Gather each line of the records where "panel" appears.

*** Data supplied Section Begins ***

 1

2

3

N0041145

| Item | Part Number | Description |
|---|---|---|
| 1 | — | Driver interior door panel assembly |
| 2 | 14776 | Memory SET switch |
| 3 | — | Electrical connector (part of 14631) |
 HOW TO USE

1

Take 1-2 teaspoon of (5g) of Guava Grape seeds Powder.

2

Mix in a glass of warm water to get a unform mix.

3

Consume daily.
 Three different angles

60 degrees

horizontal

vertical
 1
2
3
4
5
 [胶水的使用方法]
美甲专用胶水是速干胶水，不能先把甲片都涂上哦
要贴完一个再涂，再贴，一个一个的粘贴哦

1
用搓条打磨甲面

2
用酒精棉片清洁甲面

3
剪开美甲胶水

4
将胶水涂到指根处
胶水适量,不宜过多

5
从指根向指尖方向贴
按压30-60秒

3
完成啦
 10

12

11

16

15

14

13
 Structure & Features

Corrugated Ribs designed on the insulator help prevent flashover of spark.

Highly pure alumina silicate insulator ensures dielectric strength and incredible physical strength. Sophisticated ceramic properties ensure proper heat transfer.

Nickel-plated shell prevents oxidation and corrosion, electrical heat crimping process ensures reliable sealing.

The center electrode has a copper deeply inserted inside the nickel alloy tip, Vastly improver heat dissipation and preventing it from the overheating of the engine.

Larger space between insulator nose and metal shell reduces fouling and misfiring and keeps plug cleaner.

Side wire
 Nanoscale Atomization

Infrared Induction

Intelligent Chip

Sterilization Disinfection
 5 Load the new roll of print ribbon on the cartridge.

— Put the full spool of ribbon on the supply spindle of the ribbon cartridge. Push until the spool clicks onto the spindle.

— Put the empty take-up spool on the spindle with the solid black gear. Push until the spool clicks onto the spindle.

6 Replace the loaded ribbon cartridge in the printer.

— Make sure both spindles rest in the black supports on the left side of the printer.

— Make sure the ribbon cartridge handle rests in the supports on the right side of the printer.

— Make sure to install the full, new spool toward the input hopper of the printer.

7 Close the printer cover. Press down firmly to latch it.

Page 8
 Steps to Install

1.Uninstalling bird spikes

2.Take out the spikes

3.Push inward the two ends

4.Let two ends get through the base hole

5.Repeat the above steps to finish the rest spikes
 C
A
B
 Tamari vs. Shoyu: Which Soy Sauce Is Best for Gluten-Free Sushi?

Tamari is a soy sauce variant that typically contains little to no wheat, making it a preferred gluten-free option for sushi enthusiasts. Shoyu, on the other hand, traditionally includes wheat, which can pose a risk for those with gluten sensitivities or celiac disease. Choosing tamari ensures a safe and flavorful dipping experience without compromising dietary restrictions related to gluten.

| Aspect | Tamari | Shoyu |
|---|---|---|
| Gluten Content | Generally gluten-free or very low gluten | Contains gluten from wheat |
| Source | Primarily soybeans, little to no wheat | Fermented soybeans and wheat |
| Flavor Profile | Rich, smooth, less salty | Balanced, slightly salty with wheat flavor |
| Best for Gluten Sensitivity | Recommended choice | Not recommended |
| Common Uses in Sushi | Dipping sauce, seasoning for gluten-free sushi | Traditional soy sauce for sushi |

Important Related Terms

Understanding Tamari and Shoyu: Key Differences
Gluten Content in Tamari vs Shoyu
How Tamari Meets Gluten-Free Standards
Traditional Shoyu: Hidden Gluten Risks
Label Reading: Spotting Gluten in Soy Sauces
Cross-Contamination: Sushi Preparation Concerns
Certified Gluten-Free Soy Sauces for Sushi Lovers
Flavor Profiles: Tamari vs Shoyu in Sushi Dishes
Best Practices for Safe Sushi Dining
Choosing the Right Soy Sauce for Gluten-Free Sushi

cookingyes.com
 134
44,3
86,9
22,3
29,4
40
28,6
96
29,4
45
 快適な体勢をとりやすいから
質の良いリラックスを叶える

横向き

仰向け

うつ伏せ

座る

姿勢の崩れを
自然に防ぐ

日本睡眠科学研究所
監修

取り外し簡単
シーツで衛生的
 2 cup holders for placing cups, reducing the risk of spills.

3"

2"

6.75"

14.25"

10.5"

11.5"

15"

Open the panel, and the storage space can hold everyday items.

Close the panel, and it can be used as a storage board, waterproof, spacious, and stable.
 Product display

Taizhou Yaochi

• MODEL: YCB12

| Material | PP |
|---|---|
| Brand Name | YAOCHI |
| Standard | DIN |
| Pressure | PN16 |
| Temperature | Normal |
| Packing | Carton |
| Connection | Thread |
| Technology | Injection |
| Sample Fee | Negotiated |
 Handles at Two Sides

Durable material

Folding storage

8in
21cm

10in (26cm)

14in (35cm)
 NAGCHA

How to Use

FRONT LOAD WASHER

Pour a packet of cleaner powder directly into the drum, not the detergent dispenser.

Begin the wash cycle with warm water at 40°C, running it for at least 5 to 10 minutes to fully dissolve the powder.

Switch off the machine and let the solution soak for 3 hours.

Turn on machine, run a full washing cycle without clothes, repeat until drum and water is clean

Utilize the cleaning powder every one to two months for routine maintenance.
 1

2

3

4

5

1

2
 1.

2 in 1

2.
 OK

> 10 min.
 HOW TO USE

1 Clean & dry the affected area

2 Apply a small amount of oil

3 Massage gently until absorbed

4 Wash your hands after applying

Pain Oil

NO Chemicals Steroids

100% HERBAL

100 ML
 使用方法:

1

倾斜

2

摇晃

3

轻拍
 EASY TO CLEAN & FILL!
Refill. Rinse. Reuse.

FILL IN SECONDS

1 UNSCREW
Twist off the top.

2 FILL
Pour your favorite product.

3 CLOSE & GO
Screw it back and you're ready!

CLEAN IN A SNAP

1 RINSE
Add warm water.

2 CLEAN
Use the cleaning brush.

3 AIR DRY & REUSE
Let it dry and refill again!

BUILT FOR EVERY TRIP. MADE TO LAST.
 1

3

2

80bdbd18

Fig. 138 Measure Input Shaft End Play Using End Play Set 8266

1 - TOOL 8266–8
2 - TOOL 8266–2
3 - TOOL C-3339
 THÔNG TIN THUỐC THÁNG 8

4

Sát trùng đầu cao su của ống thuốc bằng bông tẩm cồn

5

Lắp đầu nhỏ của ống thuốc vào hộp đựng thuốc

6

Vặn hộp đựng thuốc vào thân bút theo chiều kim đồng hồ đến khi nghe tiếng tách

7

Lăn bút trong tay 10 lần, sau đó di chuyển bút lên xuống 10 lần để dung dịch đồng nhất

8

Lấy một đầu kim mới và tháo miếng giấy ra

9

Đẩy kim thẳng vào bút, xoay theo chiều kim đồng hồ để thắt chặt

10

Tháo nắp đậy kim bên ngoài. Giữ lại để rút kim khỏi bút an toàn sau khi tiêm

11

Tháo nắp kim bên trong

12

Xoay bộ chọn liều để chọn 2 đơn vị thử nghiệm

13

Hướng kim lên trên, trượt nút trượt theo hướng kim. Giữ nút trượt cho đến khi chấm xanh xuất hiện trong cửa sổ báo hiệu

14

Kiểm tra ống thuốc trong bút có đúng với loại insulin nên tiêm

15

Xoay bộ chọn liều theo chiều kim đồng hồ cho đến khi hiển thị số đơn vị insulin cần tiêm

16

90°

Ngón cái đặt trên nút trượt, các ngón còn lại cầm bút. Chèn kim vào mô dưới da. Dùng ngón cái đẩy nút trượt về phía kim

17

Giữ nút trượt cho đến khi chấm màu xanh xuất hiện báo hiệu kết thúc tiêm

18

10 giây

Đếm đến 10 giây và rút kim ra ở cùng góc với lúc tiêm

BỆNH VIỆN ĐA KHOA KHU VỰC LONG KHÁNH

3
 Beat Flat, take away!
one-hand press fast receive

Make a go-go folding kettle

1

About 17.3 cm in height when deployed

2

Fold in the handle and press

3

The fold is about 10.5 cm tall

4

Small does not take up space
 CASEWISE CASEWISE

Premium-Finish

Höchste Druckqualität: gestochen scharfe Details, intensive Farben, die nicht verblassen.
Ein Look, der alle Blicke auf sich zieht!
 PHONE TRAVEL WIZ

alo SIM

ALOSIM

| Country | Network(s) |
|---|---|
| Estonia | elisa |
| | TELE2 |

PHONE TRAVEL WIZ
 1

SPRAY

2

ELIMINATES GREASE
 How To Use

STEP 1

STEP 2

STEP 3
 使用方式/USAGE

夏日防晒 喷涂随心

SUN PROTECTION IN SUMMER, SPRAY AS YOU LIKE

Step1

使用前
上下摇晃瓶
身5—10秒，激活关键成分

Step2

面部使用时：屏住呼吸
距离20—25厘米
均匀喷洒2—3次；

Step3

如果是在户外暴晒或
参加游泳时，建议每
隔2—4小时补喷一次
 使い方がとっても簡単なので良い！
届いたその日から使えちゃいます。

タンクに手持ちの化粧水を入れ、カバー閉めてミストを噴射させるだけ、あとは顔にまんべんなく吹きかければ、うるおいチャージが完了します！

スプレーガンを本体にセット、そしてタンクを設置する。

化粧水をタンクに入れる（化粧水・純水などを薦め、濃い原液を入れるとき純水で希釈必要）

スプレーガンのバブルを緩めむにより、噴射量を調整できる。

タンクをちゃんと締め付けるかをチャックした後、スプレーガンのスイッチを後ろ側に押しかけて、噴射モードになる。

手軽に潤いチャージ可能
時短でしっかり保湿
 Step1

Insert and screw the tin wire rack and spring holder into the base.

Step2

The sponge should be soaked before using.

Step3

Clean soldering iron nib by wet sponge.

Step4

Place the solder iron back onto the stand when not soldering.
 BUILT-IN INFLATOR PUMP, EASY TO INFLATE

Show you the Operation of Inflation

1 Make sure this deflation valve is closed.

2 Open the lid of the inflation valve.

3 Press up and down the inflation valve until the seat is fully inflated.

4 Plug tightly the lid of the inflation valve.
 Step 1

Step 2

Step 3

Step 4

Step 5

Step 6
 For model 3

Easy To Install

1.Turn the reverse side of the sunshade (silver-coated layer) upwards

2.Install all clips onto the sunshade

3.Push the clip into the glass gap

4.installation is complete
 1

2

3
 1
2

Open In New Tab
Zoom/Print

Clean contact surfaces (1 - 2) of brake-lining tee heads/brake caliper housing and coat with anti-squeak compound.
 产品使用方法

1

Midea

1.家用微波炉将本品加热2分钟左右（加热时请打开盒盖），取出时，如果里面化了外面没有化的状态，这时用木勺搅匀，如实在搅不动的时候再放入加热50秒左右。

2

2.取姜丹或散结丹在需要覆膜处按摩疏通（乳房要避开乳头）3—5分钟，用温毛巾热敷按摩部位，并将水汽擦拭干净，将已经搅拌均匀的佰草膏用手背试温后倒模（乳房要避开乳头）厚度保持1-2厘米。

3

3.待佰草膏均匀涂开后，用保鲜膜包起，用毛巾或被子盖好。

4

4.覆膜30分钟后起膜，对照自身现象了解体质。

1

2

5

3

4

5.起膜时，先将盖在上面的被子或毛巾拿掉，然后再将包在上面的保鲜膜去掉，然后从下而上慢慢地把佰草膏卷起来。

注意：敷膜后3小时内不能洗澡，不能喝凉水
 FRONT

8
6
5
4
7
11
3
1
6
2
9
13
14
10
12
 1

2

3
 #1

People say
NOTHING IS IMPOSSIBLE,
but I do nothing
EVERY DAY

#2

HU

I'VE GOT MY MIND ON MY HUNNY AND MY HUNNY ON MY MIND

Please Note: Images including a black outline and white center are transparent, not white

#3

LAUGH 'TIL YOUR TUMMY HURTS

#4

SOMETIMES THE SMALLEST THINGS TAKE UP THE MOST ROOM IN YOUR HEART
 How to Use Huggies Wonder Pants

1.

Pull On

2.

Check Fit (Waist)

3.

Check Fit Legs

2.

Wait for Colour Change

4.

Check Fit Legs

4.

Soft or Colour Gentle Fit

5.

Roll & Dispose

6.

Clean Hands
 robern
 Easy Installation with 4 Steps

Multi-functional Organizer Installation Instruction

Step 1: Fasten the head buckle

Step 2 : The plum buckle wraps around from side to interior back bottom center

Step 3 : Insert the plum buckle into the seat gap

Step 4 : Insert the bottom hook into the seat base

*** Data supplied Section Ends ***

■ Result of the task:
| 1 | — | Driver interior door panel assembly |
Open the panel, and the storage space can hold everyday items.
Close the panel, and it can be used as a storage board, waterproof, spacious, and stable.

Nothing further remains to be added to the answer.